Do you drink Starbucks coffee? Do you pay attention to the news? If so, you’ve probably heard about “Dumb Starbucks,” the coffee shop that opened in Los Angeles, California. Within hours, the store had lines out the door and plenty of social media exposure. While at first it was unclear who was behind the “Dumb” idea, it soon came out that it was Comedy Central’s Nathan Fielder.

This might sound like blatant trademark infringement to you; after all, “Dumb Starbucks” has the same name, logo, design, and drinks as Starbucks, just with the word “Dumb” added. However, Comedy Central is claiming that the use is a parody, which counts as protected free speech and does not infringe on trademark rights. Starbucks disagrees; the company has already stated that their logo is trademarked, and that this use constitutes infringement. The company’s lawyers have questioned whether this use could even count as a parody, as they aren’t making fun of Starbucks, but instead using the mark for commercial purposes.

Although the stunt may have been intended to be comedic in nature, there really is no effort to indicate that “Dumb” Starbucks is a Starbucks store, but not a Starbucks store.

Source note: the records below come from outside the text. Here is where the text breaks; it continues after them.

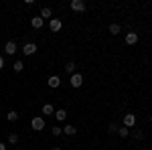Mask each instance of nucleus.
<instances>
[{
  "label": "nucleus",
  "mask_w": 152,
  "mask_h": 150,
  "mask_svg": "<svg viewBox=\"0 0 152 150\" xmlns=\"http://www.w3.org/2000/svg\"><path fill=\"white\" fill-rule=\"evenodd\" d=\"M31 126H33V130H37V132H41V130L45 128V120H43L41 116H37V118H33Z\"/></svg>",
  "instance_id": "1"
},
{
  "label": "nucleus",
  "mask_w": 152,
  "mask_h": 150,
  "mask_svg": "<svg viewBox=\"0 0 152 150\" xmlns=\"http://www.w3.org/2000/svg\"><path fill=\"white\" fill-rule=\"evenodd\" d=\"M124 126L128 128V130H130V128H134V126H136V116H134V114H126V116H124Z\"/></svg>",
  "instance_id": "2"
},
{
  "label": "nucleus",
  "mask_w": 152,
  "mask_h": 150,
  "mask_svg": "<svg viewBox=\"0 0 152 150\" xmlns=\"http://www.w3.org/2000/svg\"><path fill=\"white\" fill-rule=\"evenodd\" d=\"M71 10L83 12L85 10V2H83V0H71Z\"/></svg>",
  "instance_id": "3"
},
{
  "label": "nucleus",
  "mask_w": 152,
  "mask_h": 150,
  "mask_svg": "<svg viewBox=\"0 0 152 150\" xmlns=\"http://www.w3.org/2000/svg\"><path fill=\"white\" fill-rule=\"evenodd\" d=\"M81 83H83L81 73H73L71 75V87H81Z\"/></svg>",
  "instance_id": "4"
},
{
  "label": "nucleus",
  "mask_w": 152,
  "mask_h": 150,
  "mask_svg": "<svg viewBox=\"0 0 152 150\" xmlns=\"http://www.w3.org/2000/svg\"><path fill=\"white\" fill-rule=\"evenodd\" d=\"M23 53L24 55H35L37 53V45L35 43H26V45L23 47Z\"/></svg>",
  "instance_id": "5"
},
{
  "label": "nucleus",
  "mask_w": 152,
  "mask_h": 150,
  "mask_svg": "<svg viewBox=\"0 0 152 150\" xmlns=\"http://www.w3.org/2000/svg\"><path fill=\"white\" fill-rule=\"evenodd\" d=\"M49 29H51L53 33L61 31V20H59V18H51V20H49Z\"/></svg>",
  "instance_id": "6"
},
{
  "label": "nucleus",
  "mask_w": 152,
  "mask_h": 150,
  "mask_svg": "<svg viewBox=\"0 0 152 150\" xmlns=\"http://www.w3.org/2000/svg\"><path fill=\"white\" fill-rule=\"evenodd\" d=\"M126 43H128V45H136V43H138V33L130 31L128 35H126Z\"/></svg>",
  "instance_id": "7"
},
{
  "label": "nucleus",
  "mask_w": 152,
  "mask_h": 150,
  "mask_svg": "<svg viewBox=\"0 0 152 150\" xmlns=\"http://www.w3.org/2000/svg\"><path fill=\"white\" fill-rule=\"evenodd\" d=\"M4 51H6V55H14V53H16V43H14V41H8V43L4 45Z\"/></svg>",
  "instance_id": "8"
},
{
  "label": "nucleus",
  "mask_w": 152,
  "mask_h": 150,
  "mask_svg": "<svg viewBox=\"0 0 152 150\" xmlns=\"http://www.w3.org/2000/svg\"><path fill=\"white\" fill-rule=\"evenodd\" d=\"M51 16H53L51 8H49V6H43V8H41V18H43V20H51Z\"/></svg>",
  "instance_id": "9"
},
{
  "label": "nucleus",
  "mask_w": 152,
  "mask_h": 150,
  "mask_svg": "<svg viewBox=\"0 0 152 150\" xmlns=\"http://www.w3.org/2000/svg\"><path fill=\"white\" fill-rule=\"evenodd\" d=\"M59 85H61V77H59V75H51V77H49V87L55 89V87H59Z\"/></svg>",
  "instance_id": "10"
},
{
  "label": "nucleus",
  "mask_w": 152,
  "mask_h": 150,
  "mask_svg": "<svg viewBox=\"0 0 152 150\" xmlns=\"http://www.w3.org/2000/svg\"><path fill=\"white\" fill-rule=\"evenodd\" d=\"M43 23H45V20H43L41 16H33V18H31V24H33V29H41V26H43Z\"/></svg>",
  "instance_id": "11"
},
{
  "label": "nucleus",
  "mask_w": 152,
  "mask_h": 150,
  "mask_svg": "<svg viewBox=\"0 0 152 150\" xmlns=\"http://www.w3.org/2000/svg\"><path fill=\"white\" fill-rule=\"evenodd\" d=\"M12 69H14V73H20V71L24 69V63L23 61H14V63H12Z\"/></svg>",
  "instance_id": "12"
},
{
  "label": "nucleus",
  "mask_w": 152,
  "mask_h": 150,
  "mask_svg": "<svg viewBox=\"0 0 152 150\" xmlns=\"http://www.w3.org/2000/svg\"><path fill=\"white\" fill-rule=\"evenodd\" d=\"M43 114H47V116L55 114V108H53L51 104H45V105H43Z\"/></svg>",
  "instance_id": "13"
},
{
  "label": "nucleus",
  "mask_w": 152,
  "mask_h": 150,
  "mask_svg": "<svg viewBox=\"0 0 152 150\" xmlns=\"http://www.w3.org/2000/svg\"><path fill=\"white\" fill-rule=\"evenodd\" d=\"M55 118H57L59 122H63V120L67 118V112H65V110H57V112H55Z\"/></svg>",
  "instance_id": "14"
},
{
  "label": "nucleus",
  "mask_w": 152,
  "mask_h": 150,
  "mask_svg": "<svg viewBox=\"0 0 152 150\" xmlns=\"http://www.w3.org/2000/svg\"><path fill=\"white\" fill-rule=\"evenodd\" d=\"M63 132H65V134H67V136H73V134H75V132H77V130H75V126H69V124H67V126L63 128Z\"/></svg>",
  "instance_id": "15"
},
{
  "label": "nucleus",
  "mask_w": 152,
  "mask_h": 150,
  "mask_svg": "<svg viewBox=\"0 0 152 150\" xmlns=\"http://www.w3.org/2000/svg\"><path fill=\"white\" fill-rule=\"evenodd\" d=\"M118 134L122 136V138H128V134H130V130L126 126H122V128H118Z\"/></svg>",
  "instance_id": "16"
},
{
  "label": "nucleus",
  "mask_w": 152,
  "mask_h": 150,
  "mask_svg": "<svg viewBox=\"0 0 152 150\" xmlns=\"http://www.w3.org/2000/svg\"><path fill=\"white\" fill-rule=\"evenodd\" d=\"M6 120H8V122H16V120H18V114H16V112H8V114H6Z\"/></svg>",
  "instance_id": "17"
},
{
  "label": "nucleus",
  "mask_w": 152,
  "mask_h": 150,
  "mask_svg": "<svg viewBox=\"0 0 152 150\" xmlns=\"http://www.w3.org/2000/svg\"><path fill=\"white\" fill-rule=\"evenodd\" d=\"M16 142H18V134H14V132L8 134V144H16Z\"/></svg>",
  "instance_id": "18"
},
{
  "label": "nucleus",
  "mask_w": 152,
  "mask_h": 150,
  "mask_svg": "<svg viewBox=\"0 0 152 150\" xmlns=\"http://www.w3.org/2000/svg\"><path fill=\"white\" fill-rule=\"evenodd\" d=\"M65 71H67V73H75V63H73V61H69V63L65 65Z\"/></svg>",
  "instance_id": "19"
},
{
  "label": "nucleus",
  "mask_w": 152,
  "mask_h": 150,
  "mask_svg": "<svg viewBox=\"0 0 152 150\" xmlns=\"http://www.w3.org/2000/svg\"><path fill=\"white\" fill-rule=\"evenodd\" d=\"M110 33L112 35H118L120 33V24H110Z\"/></svg>",
  "instance_id": "20"
},
{
  "label": "nucleus",
  "mask_w": 152,
  "mask_h": 150,
  "mask_svg": "<svg viewBox=\"0 0 152 150\" xmlns=\"http://www.w3.org/2000/svg\"><path fill=\"white\" fill-rule=\"evenodd\" d=\"M51 132H53V136H61V134H63V128L55 126V128H51Z\"/></svg>",
  "instance_id": "21"
},
{
  "label": "nucleus",
  "mask_w": 152,
  "mask_h": 150,
  "mask_svg": "<svg viewBox=\"0 0 152 150\" xmlns=\"http://www.w3.org/2000/svg\"><path fill=\"white\" fill-rule=\"evenodd\" d=\"M134 138H136V140H142V132H140V130H136V132H134Z\"/></svg>",
  "instance_id": "22"
},
{
  "label": "nucleus",
  "mask_w": 152,
  "mask_h": 150,
  "mask_svg": "<svg viewBox=\"0 0 152 150\" xmlns=\"http://www.w3.org/2000/svg\"><path fill=\"white\" fill-rule=\"evenodd\" d=\"M2 67H4V59L0 57V71H2Z\"/></svg>",
  "instance_id": "23"
},
{
  "label": "nucleus",
  "mask_w": 152,
  "mask_h": 150,
  "mask_svg": "<svg viewBox=\"0 0 152 150\" xmlns=\"http://www.w3.org/2000/svg\"><path fill=\"white\" fill-rule=\"evenodd\" d=\"M0 150H6V144H2V142H0Z\"/></svg>",
  "instance_id": "24"
},
{
  "label": "nucleus",
  "mask_w": 152,
  "mask_h": 150,
  "mask_svg": "<svg viewBox=\"0 0 152 150\" xmlns=\"http://www.w3.org/2000/svg\"><path fill=\"white\" fill-rule=\"evenodd\" d=\"M53 150H61V148H59V146H55V148H53Z\"/></svg>",
  "instance_id": "25"
},
{
  "label": "nucleus",
  "mask_w": 152,
  "mask_h": 150,
  "mask_svg": "<svg viewBox=\"0 0 152 150\" xmlns=\"http://www.w3.org/2000/svg\"><path fill=\"white\" fill-rule=\"evenodd\" d=\"M150 122H152V116H150Z\"/></svg>",
  "instance_id": "26"
},
{
  "label": "nucleus",
  "mask_w": 152,
  "mask_h": 150,
  "mask_svg": "<svg viewBox=\"0 0 152 150\" xmlns=\"http://www.w3.org/2000/svg\"><path fill=\"white\" fill-rule=\"evenodd\" d=\"M16 150H20V148H16Z\"/></svg>",
  "instance_id": "27"
}]
</instances>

Moreover, it remains unclear why the use of the logo in the manner that Starbucks uses it was necessary to create comedic value or create a parody of the Starbucks brand or logo. Moreover, it may be that the stunt dilutes or tarnishes the Starbucks brand and creates a brand dilution problem for a famous brand.

Starbucks has made it known that they will likely be filing suit, and we will find out whether the use is, in fact, a parody, or if it is infringement. Either way, this stunt made huge waves on social media, and it has definitely gotten the exposure the comedian was looking for.

Joint Cross Licensing of Patents and other IP, does it make sense for you?

February 2nd, 2014

In a world where patents can protect against litigation, the big names in technology are competing against each other to secure them instead of working together to create new products. This week, however, Samsung and Google announced that they signed a global patent licensing agreement. This agreement is beneficial to both parties, as Samsung currently uses Google’s Android operating system on its smart phones. This deal covers all existing patents and any that will be filed within the next ten years.

Thus, anything Google and Samsung develop in the next decade can be used by the other. This may make sense for companies with interdependent products, but it is not right for everyone. Otherwise, you may lose a large customer and create a competitor that is able to leverage your patents with its R&D and outpace you to the market.

However, representatives from Google and Samsung discussed how this agreement has the potential to be influential – it shows others that innovation can flourish when companies work together and cooperate rather than enter into litigation. This is particularly important today, as the number of patent lawsuits that have been filed has increased substantially. In fact, Samsung is currently involved in another lawsuit with Apple. Apple wants Samsung to stop selling some of its smart phones and tablets, as they are in direct competition with Apple’s iPhones and iPads. Google, too, has been involved in suits with Apple.

While Samsung cannot claim ownership of Google’s patents to help in its dispute with Apple, it has definitely secured an ally. Further, Samsung and Google now have access to each other’s patent portfolios, which will help them to collaborate and develop new ideas. Other companies in the industry may look to this agreement as an example, and consider making similar ones, as everyone benefits from these relationships. However, this may not be the right approach for your company.

Of Course, if you are working jointly on projects, then it may make sense for you.